TASK REQUIREMENTS>
**1.** Write out the rows word for word, from their first line through the line that contains "149L119 159H129V161H136V159H149L152 156V149L144".
**2.** Continue the opera review from its last sentence.

The appearance of Daniel Oren on the podium is rarely a guarantee of enlightenment, but in fairness he kept this ship in sail for at least half the evening. His work on Cavalleria rusticana was unobjectionable; only in Pagliacci did he give a sub-par reading. That may be because he was conducting more for the singers than for the composer; but Leoncavallo's score, while less melodic than Mascagni's for Cav, has more fire in its belly and needs a maestro who's also a dramatist. So while the big moments delivered the goods, intense sequences like Nedda's love duet with Silvio were underpowered. That was no fault of Andrzej Filończyk, the committed Silvio, nor of Carmen Giannattasio who reprised her outstanding Nedda from 2015. They were simply deprived of an electrical charge from the pit.

DATA TO USE>

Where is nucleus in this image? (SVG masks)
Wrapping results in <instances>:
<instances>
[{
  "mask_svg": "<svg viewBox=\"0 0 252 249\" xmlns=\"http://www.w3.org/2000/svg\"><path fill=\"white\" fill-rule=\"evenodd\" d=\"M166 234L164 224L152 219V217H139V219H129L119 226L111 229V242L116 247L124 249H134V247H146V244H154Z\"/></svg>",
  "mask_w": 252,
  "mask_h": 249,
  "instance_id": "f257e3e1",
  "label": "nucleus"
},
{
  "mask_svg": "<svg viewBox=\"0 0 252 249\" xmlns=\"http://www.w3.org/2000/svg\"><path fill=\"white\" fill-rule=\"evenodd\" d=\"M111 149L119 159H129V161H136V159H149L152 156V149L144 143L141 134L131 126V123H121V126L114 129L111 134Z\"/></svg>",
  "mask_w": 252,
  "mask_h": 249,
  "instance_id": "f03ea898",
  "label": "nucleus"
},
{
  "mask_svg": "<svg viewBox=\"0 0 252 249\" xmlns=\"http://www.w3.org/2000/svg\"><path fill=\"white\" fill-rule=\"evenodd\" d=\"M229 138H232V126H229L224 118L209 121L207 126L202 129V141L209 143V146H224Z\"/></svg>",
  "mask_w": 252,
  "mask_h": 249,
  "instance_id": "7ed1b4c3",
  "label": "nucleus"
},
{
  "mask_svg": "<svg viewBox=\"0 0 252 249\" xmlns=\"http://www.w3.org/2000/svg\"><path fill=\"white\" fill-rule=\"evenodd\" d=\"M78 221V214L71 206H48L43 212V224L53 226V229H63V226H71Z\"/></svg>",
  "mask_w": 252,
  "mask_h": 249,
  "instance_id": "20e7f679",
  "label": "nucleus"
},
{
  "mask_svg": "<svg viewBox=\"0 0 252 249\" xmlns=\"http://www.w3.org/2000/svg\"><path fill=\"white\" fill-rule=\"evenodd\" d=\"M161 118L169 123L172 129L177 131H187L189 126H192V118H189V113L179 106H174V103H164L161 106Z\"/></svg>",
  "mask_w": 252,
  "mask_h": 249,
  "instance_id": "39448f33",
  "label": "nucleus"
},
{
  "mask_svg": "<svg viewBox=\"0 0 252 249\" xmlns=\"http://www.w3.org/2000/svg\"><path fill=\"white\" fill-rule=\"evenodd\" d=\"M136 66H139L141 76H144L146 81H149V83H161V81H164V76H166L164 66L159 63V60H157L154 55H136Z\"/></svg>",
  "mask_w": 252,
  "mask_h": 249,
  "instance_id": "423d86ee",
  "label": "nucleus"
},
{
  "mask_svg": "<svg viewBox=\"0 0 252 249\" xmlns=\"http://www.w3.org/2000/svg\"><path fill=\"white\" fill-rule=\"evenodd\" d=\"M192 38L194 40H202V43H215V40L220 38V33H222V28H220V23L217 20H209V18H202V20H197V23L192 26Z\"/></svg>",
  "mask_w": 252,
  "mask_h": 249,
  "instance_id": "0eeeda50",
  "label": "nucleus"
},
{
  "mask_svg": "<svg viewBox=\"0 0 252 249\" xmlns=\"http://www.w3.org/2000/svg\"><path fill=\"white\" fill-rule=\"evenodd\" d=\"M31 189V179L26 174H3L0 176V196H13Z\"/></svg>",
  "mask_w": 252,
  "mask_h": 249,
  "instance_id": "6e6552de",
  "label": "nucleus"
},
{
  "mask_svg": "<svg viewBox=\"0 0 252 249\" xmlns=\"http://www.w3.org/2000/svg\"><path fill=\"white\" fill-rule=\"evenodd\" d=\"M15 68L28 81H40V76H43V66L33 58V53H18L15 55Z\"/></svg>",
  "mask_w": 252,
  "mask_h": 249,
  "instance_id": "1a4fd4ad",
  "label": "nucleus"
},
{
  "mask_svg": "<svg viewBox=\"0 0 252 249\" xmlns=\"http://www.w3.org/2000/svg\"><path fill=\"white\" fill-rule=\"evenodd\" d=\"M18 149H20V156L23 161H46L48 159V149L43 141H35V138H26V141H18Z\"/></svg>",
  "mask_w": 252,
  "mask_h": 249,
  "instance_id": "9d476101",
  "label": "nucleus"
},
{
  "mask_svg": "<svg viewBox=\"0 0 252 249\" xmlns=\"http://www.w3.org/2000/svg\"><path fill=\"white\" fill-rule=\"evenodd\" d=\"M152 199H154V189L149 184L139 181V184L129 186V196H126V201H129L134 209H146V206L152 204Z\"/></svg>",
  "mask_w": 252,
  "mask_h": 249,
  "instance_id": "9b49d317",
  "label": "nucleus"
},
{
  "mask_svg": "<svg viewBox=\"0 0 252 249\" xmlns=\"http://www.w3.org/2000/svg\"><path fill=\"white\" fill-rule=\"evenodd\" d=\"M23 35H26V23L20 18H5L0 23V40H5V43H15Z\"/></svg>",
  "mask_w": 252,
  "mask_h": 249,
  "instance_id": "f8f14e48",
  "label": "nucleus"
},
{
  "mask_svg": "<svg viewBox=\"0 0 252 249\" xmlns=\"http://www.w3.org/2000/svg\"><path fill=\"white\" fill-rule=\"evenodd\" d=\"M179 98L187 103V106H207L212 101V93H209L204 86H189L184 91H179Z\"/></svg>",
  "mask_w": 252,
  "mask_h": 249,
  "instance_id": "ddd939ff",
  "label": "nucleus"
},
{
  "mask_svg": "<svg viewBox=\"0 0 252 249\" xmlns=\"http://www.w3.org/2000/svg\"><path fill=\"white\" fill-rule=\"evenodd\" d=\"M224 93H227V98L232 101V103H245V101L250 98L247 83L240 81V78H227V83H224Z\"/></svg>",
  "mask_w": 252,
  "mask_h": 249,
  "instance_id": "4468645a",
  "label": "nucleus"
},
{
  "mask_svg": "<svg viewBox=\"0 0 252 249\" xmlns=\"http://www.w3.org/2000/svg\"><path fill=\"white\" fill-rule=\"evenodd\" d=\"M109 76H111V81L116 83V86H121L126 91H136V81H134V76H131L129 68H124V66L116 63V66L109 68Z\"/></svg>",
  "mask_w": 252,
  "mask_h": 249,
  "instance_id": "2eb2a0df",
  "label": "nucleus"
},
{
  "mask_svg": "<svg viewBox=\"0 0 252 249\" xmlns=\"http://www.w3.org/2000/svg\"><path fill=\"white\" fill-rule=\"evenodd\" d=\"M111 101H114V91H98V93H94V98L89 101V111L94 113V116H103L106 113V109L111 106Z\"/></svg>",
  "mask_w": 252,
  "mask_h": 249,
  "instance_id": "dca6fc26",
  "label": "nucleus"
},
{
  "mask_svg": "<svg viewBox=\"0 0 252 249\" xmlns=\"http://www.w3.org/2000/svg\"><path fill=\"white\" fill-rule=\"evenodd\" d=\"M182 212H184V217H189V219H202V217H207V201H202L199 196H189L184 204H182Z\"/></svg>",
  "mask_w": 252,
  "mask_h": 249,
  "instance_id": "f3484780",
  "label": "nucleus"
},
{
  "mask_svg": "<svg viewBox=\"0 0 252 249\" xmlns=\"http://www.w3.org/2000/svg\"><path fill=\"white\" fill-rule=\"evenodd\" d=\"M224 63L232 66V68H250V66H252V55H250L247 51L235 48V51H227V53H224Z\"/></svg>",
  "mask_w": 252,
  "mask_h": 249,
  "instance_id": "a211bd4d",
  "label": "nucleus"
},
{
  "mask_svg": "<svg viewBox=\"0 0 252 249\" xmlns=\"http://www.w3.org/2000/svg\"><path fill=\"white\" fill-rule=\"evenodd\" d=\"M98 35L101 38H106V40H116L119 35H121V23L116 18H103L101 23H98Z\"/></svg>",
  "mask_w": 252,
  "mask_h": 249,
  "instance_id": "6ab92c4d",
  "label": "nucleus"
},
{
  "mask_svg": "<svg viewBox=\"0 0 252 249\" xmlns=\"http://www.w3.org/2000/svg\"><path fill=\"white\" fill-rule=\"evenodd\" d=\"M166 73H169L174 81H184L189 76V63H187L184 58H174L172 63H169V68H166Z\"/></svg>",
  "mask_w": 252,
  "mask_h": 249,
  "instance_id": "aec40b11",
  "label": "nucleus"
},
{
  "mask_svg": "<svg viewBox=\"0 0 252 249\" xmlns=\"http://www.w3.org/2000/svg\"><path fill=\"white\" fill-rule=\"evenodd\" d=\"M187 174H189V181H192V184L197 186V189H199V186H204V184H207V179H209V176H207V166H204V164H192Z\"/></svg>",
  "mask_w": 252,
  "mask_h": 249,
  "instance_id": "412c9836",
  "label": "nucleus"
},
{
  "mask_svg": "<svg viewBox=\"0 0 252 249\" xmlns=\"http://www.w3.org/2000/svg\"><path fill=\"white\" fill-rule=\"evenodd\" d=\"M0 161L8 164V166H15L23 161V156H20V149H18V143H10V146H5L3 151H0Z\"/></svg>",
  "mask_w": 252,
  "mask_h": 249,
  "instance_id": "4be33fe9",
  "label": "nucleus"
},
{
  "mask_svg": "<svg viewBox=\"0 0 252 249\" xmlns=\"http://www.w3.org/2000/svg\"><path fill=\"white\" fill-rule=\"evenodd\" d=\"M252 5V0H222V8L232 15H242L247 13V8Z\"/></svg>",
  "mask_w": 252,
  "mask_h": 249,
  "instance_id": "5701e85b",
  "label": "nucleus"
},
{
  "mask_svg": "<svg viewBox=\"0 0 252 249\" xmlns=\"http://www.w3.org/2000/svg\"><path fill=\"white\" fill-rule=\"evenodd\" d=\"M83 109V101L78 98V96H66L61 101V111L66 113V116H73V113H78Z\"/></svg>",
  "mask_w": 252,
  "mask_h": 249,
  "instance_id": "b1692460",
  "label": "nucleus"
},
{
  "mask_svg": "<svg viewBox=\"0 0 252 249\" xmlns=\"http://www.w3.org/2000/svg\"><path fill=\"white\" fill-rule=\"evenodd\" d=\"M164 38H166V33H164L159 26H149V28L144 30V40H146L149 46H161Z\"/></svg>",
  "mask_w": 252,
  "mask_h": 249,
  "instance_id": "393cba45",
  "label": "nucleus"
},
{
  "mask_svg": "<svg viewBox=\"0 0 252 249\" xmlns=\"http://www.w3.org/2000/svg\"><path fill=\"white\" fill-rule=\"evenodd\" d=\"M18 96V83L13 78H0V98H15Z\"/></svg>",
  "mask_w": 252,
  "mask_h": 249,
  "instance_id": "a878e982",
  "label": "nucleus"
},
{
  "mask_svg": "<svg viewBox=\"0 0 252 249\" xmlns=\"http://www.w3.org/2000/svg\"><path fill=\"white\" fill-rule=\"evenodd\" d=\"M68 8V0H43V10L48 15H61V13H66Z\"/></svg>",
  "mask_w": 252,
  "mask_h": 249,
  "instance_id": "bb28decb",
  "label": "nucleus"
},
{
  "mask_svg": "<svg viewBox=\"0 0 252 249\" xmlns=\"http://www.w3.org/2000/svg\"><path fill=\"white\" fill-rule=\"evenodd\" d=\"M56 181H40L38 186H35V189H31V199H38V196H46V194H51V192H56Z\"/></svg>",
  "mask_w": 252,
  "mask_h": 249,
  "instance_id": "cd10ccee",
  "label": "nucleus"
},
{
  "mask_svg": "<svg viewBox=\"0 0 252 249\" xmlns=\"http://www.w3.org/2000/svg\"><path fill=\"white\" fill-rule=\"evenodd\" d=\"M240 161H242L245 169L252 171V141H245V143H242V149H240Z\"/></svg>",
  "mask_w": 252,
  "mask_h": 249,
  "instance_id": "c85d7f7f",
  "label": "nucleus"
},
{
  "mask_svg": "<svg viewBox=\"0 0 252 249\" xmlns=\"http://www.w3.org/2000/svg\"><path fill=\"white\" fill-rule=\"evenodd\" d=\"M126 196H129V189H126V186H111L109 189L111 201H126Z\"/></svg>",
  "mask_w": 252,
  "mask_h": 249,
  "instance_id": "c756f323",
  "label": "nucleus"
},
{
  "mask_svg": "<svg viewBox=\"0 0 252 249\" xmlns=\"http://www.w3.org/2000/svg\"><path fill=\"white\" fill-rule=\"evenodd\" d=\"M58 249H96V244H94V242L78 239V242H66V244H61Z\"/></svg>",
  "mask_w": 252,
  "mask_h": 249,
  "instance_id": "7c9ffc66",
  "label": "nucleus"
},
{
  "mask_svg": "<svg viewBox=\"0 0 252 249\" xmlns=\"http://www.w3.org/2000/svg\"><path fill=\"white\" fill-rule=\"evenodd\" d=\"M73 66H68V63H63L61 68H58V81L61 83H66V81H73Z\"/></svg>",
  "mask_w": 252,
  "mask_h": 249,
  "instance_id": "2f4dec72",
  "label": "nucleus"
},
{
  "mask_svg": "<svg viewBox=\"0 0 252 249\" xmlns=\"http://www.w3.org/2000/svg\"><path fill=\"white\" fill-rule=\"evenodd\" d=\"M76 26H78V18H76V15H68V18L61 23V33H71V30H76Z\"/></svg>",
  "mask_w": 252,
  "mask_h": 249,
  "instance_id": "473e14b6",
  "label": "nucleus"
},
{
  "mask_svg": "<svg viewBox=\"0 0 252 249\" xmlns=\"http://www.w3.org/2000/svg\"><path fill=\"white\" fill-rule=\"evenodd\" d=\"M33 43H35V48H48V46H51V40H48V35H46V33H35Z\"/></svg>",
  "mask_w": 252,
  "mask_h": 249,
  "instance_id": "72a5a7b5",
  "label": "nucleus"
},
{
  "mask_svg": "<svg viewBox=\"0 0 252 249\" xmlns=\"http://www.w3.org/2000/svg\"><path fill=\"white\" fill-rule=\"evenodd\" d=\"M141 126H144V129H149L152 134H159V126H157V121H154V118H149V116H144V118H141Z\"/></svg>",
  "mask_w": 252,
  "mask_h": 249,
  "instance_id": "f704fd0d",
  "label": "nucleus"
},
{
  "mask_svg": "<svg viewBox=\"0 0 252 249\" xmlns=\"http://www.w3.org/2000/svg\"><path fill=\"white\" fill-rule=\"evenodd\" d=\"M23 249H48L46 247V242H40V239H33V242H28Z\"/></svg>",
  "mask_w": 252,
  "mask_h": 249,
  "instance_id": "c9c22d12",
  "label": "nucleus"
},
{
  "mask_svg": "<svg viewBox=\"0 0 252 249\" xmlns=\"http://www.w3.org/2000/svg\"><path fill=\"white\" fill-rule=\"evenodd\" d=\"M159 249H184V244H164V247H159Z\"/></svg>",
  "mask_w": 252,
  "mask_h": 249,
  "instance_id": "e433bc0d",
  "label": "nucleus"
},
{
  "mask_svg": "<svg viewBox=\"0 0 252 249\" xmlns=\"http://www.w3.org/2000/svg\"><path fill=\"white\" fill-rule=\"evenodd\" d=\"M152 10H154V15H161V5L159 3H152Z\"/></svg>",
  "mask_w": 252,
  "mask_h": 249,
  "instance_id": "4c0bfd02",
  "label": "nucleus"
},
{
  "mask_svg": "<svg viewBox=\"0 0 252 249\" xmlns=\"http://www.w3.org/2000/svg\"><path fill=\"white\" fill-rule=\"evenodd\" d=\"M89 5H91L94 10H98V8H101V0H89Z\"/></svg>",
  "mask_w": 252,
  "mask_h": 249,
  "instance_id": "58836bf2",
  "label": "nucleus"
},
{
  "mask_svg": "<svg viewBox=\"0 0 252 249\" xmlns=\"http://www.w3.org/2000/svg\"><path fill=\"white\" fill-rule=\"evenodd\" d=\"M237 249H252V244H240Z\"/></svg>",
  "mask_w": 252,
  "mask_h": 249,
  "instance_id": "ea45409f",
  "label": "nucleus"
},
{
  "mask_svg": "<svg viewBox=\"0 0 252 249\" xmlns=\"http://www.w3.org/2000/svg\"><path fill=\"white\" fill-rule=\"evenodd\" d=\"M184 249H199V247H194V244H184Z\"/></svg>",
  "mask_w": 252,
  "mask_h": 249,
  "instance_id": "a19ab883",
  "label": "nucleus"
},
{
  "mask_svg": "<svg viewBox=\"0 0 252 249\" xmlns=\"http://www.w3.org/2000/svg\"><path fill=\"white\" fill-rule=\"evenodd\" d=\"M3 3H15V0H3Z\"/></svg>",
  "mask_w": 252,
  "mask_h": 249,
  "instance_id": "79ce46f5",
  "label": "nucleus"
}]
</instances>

TASK RESPONSES>
**1.**
Where is nucleus in this image? (SVG masks)
Wrapping results in <instances>:
<instances>
[{
  "mask_svg": "<svg viewBox=\"0 0 252 249\" xmlns=\"http://www.w3.org/2000/svg\"><path fill=\"white\" fill-rule=\"evenodd\" d=\"M166 234L164 224L152 219V217H139V219H129L119 226L111 229V242L116 247L124 249H134V247H146V244H154Z\"/></svg>",
  "mask_w": 252,
  "mask_h": 249,
  "instance_id": "f257e3e1",
  "label": "nucleus"
},
{
  "mask_svg": "<svg viewBox=\"0 0 252 249\" xmlns=\"http://www.w3.org/2000/svg\"><path fill=\"white\" fill-rule=\"evenodd\" d=\"M111 149L119 159H129V161H136V159H149L152 156V149L144 143L141 134L131 126V123H121V126L114 129L111 134Z\"/></svg>",

**2.**
Two fine casts, then, with excellent work from Martina Belli (Lola) and Luis Gomes (Beppe), and a returning performance of overwhelming grief from Elena Zilio as Mamma Lucia. The moment when she and Garanča wandered through the Pagliacci Intermezzo in an act of reconciliation - and closure on the unfinished business of Cavalleria rusticana - was the silent highlight of an evening that contained almost too many moments of magic.
Keep an eye on next year's WhatsInStage Opera Poll; I'll be surprised if this isn't up for Best Revival.
There are further performances of Cavalleria rusticana and Pagliacci, cast as above, on 12, 15, 19 and 22 December. The production returns, substantially recast, on 6, 9 and 13 January.